Greens NSW MP John Kaye has announced he will be introducing his own legislation to parliament to challenge the government to take steps to broaden the availability of medicinal cannabis.
Mr Kaye has expressed his belief that medicinal cannabis should be available to those with debilitating conditions as well as chronic and terminal illnesses.
Mr Kaye has described the moves by the government last week as “small step” in the right direction towards legalising cannabis to help those suffering from cancer and HIV.
NSW Premier Mike Baird this week announced plans to introduce a Working Group that would oversee a clinical trial for medicinal cannabis use.
“We want the terminally ill to have greater peace of mind. We do not want carers having to watch their loved ones suffer when their distress could be alleviated,” Mr Baird said.
HIV advocacy group ACON supports the government’s actions.
“ACON believes that the use of cannabis may help people with terminal and chronic illnesses to alleviate some of the pain and other symptoms they experience,” said Acting ACON CEO Karen Price.
“Research shows that cannabis can be effective in reducing pain and increasing appetite, and ACON supports the availability of cannabis for medical use. The forthcoming trial represents a practical and compassionate approach, and we congratulate the government for responding in this way.”
The Premier also announced plans for new police guidelines, which would show discretion in not pursuing prosecution for people using cannabis to treat chronic illnesses.
Mr Kaye believes that the trial should not be restricted to people suffering only chronic illnesses, but should include other groups such as those with epilepsy.
“The problem with what the NSW government has done is that they have not done much at all. It doesn’t provide any legal protection for people with non-life threatening conditions and it certainly doesn’t provide a pathway forward, especially for people who are suffering from non-fatal illness.”

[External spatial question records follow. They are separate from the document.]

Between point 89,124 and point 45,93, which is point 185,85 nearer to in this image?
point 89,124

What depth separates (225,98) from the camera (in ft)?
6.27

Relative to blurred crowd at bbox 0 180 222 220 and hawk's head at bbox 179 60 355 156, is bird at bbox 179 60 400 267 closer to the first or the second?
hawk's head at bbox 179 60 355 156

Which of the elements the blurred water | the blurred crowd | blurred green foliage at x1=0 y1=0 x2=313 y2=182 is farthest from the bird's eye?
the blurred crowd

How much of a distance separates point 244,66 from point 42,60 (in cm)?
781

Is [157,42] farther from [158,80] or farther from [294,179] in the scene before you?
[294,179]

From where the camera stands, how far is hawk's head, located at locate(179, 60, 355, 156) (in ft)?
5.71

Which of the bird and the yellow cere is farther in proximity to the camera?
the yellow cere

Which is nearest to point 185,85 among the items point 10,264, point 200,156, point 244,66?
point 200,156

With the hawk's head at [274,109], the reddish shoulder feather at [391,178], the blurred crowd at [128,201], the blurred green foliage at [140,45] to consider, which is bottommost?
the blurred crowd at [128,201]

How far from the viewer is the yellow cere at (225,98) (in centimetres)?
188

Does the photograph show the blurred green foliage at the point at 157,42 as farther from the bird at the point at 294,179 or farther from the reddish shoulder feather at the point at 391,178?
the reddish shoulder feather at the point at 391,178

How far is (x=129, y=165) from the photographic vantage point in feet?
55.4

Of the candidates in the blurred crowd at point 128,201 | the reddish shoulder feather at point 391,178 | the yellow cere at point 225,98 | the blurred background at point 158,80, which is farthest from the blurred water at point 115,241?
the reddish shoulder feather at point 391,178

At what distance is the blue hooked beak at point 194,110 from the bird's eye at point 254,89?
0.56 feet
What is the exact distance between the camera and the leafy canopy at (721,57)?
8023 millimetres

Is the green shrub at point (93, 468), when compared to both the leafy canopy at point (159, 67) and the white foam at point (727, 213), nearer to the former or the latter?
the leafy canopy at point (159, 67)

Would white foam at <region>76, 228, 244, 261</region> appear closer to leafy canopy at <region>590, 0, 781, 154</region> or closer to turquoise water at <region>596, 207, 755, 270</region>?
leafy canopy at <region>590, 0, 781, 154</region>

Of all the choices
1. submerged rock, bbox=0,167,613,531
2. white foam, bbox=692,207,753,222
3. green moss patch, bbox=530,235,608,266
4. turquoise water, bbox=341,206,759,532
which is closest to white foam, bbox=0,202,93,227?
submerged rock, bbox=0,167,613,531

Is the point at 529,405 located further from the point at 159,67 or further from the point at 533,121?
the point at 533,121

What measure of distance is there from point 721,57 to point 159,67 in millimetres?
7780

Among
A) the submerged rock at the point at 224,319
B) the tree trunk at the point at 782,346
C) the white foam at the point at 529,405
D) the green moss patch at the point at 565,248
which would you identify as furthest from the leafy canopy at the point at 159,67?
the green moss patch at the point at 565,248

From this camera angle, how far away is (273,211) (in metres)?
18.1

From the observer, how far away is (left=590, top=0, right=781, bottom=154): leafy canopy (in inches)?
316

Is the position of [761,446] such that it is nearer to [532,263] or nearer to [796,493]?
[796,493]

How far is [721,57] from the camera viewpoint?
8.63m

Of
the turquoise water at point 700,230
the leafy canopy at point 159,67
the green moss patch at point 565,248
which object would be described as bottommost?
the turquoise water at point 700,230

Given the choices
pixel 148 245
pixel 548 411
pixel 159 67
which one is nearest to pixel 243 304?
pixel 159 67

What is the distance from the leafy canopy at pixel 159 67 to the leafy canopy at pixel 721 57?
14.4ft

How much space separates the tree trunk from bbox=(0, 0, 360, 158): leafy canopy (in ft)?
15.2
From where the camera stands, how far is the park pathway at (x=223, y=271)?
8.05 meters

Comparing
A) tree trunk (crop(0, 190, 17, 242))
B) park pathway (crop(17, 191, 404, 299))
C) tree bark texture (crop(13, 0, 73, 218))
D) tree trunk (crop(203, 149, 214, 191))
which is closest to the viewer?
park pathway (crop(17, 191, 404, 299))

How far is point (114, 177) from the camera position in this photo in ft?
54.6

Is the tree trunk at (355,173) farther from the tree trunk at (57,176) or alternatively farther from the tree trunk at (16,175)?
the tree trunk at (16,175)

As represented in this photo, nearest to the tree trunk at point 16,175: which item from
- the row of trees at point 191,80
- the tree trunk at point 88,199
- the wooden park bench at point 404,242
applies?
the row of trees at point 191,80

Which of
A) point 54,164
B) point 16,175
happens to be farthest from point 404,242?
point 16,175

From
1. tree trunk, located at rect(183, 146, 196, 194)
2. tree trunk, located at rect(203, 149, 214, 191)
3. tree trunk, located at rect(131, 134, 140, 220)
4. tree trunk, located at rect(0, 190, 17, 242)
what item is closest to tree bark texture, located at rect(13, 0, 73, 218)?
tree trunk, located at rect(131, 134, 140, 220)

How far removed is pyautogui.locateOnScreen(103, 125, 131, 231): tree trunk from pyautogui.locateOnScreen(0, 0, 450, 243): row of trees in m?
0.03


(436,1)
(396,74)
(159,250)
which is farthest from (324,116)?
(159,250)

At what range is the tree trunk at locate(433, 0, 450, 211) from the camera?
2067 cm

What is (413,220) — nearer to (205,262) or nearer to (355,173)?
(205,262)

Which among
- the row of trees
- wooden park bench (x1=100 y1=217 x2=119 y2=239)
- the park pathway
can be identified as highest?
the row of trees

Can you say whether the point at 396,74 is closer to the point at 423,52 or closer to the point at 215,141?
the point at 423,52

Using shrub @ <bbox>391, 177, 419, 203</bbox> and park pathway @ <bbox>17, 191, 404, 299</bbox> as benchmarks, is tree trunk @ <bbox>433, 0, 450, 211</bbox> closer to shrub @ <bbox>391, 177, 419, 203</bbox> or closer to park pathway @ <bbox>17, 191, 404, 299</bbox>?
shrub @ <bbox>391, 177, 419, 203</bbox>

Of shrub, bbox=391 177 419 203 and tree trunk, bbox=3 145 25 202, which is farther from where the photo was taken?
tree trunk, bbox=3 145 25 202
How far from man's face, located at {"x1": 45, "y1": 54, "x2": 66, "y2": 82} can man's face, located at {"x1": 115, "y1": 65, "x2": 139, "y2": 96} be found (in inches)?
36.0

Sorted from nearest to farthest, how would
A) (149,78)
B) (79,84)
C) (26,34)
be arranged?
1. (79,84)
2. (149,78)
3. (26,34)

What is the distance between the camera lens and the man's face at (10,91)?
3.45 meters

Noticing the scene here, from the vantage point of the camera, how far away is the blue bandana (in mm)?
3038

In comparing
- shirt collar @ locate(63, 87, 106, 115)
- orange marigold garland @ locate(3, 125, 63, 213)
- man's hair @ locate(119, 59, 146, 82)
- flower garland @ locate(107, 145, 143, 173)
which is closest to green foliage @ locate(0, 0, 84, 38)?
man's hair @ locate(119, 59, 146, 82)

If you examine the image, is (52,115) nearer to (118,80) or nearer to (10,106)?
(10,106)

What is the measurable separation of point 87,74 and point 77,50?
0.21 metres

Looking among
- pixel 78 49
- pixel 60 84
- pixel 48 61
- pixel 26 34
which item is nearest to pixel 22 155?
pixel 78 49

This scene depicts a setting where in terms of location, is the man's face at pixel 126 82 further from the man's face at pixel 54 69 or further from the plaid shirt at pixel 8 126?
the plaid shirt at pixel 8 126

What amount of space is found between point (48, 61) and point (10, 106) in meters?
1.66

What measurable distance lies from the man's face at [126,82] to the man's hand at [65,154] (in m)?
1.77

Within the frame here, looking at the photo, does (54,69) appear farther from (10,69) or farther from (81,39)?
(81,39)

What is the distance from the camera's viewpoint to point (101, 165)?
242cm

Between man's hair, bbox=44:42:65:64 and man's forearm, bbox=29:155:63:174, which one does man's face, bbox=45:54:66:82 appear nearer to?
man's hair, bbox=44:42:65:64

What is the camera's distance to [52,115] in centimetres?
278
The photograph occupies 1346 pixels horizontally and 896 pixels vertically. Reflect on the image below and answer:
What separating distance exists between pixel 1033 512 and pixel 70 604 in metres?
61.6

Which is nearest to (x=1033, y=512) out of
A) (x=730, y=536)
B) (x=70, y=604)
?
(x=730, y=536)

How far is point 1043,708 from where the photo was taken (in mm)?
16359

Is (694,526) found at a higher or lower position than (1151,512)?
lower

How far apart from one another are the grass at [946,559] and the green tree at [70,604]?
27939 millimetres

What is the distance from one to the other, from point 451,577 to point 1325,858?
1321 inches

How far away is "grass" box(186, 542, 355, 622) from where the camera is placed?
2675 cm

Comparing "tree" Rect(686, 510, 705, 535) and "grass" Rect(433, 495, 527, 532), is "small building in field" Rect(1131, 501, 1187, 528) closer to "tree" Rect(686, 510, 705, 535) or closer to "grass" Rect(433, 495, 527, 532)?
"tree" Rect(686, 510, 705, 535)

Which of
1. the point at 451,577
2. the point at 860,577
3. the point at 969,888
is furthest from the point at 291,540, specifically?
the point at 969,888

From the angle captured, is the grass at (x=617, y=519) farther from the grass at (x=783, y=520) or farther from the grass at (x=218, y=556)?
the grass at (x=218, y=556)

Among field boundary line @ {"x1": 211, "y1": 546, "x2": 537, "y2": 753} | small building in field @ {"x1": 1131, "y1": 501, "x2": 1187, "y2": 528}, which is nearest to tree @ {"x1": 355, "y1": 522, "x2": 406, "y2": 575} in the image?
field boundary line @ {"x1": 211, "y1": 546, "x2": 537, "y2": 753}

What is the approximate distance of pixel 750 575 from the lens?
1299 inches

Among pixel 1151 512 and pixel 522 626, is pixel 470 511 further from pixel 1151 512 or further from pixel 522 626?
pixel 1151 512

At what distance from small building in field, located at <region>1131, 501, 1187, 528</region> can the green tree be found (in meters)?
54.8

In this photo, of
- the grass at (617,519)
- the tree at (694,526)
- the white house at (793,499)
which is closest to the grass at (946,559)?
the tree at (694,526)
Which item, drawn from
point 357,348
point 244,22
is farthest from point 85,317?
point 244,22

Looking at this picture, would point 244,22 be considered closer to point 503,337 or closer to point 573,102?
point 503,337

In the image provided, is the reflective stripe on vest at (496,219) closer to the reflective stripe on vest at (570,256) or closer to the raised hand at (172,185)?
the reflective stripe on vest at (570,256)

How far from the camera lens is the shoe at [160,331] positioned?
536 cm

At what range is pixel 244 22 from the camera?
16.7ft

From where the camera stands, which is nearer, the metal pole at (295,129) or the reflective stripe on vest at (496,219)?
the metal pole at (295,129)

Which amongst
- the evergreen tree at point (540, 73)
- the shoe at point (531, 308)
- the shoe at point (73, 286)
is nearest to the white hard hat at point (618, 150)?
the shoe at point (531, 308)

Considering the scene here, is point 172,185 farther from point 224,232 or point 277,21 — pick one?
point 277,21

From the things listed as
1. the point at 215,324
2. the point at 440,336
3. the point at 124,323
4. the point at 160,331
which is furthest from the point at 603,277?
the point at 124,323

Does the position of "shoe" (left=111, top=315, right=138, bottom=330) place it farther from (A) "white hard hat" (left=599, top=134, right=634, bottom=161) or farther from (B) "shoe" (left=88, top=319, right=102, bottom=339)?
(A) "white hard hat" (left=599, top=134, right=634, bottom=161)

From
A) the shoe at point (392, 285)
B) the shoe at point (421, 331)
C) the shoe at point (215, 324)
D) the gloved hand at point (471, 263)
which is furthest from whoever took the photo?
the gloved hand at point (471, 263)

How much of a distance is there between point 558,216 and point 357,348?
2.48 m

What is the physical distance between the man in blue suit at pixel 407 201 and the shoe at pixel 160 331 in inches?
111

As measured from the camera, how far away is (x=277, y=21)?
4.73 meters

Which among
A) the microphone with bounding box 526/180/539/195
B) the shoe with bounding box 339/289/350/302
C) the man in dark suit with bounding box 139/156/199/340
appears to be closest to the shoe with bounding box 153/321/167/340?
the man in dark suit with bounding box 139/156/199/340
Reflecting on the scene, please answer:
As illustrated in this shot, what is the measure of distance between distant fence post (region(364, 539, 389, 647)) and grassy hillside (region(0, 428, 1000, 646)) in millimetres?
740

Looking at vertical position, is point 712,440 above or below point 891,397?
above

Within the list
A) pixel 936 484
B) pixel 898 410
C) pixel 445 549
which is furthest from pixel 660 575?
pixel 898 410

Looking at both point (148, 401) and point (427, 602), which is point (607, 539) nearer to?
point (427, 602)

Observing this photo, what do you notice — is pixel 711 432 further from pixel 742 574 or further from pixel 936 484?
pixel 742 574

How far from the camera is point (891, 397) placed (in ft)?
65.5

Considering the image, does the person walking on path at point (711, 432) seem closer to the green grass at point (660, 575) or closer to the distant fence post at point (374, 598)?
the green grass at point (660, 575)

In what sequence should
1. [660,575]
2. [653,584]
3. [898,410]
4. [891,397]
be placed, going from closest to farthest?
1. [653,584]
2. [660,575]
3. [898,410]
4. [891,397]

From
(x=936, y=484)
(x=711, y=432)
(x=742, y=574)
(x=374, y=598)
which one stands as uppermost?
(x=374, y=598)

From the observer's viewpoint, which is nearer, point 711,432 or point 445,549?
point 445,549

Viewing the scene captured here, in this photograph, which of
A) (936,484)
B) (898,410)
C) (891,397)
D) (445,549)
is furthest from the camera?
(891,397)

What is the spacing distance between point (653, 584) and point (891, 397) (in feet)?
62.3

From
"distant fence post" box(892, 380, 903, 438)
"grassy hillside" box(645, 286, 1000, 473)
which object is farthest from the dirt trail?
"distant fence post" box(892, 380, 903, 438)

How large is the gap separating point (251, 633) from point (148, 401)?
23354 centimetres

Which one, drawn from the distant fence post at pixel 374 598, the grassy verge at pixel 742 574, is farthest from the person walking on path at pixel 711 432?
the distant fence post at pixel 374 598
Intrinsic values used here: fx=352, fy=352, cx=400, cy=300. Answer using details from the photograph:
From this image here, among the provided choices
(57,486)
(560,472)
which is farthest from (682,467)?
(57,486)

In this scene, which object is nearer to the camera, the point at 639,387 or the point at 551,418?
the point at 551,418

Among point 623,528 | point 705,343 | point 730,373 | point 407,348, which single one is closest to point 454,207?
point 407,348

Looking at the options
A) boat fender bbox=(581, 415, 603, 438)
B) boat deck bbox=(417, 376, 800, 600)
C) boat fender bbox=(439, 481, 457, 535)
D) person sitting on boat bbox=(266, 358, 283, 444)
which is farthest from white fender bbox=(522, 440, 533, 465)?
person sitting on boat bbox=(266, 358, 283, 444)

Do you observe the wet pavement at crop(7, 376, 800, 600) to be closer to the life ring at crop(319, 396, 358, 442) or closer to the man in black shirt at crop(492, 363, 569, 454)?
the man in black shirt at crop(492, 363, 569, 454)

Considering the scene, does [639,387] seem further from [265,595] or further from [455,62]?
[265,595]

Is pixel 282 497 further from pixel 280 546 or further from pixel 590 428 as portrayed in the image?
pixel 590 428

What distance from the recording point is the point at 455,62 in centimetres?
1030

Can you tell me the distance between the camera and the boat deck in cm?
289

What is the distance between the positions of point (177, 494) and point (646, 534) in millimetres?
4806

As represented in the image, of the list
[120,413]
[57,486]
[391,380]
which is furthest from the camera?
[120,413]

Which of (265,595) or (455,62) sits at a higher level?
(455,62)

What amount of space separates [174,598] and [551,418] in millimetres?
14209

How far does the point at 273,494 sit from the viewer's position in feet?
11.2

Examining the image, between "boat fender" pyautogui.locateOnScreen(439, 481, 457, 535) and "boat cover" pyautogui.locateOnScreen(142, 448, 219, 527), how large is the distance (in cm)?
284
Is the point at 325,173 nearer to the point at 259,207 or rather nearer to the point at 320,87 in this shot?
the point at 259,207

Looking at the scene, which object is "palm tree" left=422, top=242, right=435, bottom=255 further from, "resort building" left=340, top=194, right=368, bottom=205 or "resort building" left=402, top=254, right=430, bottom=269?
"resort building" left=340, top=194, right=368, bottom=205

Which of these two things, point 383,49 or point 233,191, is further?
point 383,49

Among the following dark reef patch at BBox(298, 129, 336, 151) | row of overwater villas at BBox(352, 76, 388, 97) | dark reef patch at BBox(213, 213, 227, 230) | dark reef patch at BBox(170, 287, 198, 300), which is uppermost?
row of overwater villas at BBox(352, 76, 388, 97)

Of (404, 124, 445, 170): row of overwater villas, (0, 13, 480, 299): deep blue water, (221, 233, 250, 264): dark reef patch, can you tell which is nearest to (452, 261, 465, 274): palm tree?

A spokesperson for the Premier said the medicinal marijuana trials are a significant step in providing the public with more knowledge of the benefits and risks of cannabis usage.
“A clinical trial is an important step so that we can better understand the role that cannabis can play in providing relief for patients suffering from a range of debilitating or terminal illnesses.”
The spokesperson did not give a time frame on the trials nor an estimate what the cost would be to the taxpayer.
“The Working Group that has been set up by the NSW Government to establish the clinical trial for medical cannabis is due to report back by the end of 2014.”
“The scope of the trial is to be defined by the NSW Government after consideration of the report from the Working Group. This includes funding arrangements.”
A 2004 report produced under the then NSW Labor Government highlighted the fact that financial cost would be a significant challenge to any cannabis trial program.
It said: “Experience overseas has shown that high costs are involved in setting up a program, particularly if the government supplies the product. Expenditure can become disproportionate when only a small percentage of the population using cannabis for medicinal purposes registers with the government scheme.”
It was reported last year that Health Minister Jillian Skinner’s preference for a cannabis based drug for medicinal use was Nabiximols, a drug which is estimated to cost $800 a month and is not currently on the Pharmaceutical Benefits Scheme (PBS).
However, in 2013 an application to add the drug to the PBS was rejected.
In response, My Kaye will put forward his own legislation, which will privilege questions of speed and cost.
“I will be introducing my own legislation to challenge the government to do much more than what they have so far. I want to challenge the NSW Government to do the right thing by those who are suffering right now, and not into the distant future.”
Mr Kaye believes his legislation will offer a simple solution.
“Looking at getting a drug on PBS is a long process, in the meantime there are cheaper alternatives. We should be looking for the most cost effective way which might be the legalisation of crude cannabis which people are using already successfully to treat their conditions.”
“I suspect the most sensible thing to do is to recognise people are self-medicating already, and provide protection from prosecution, not leading it up to the discretion of police.”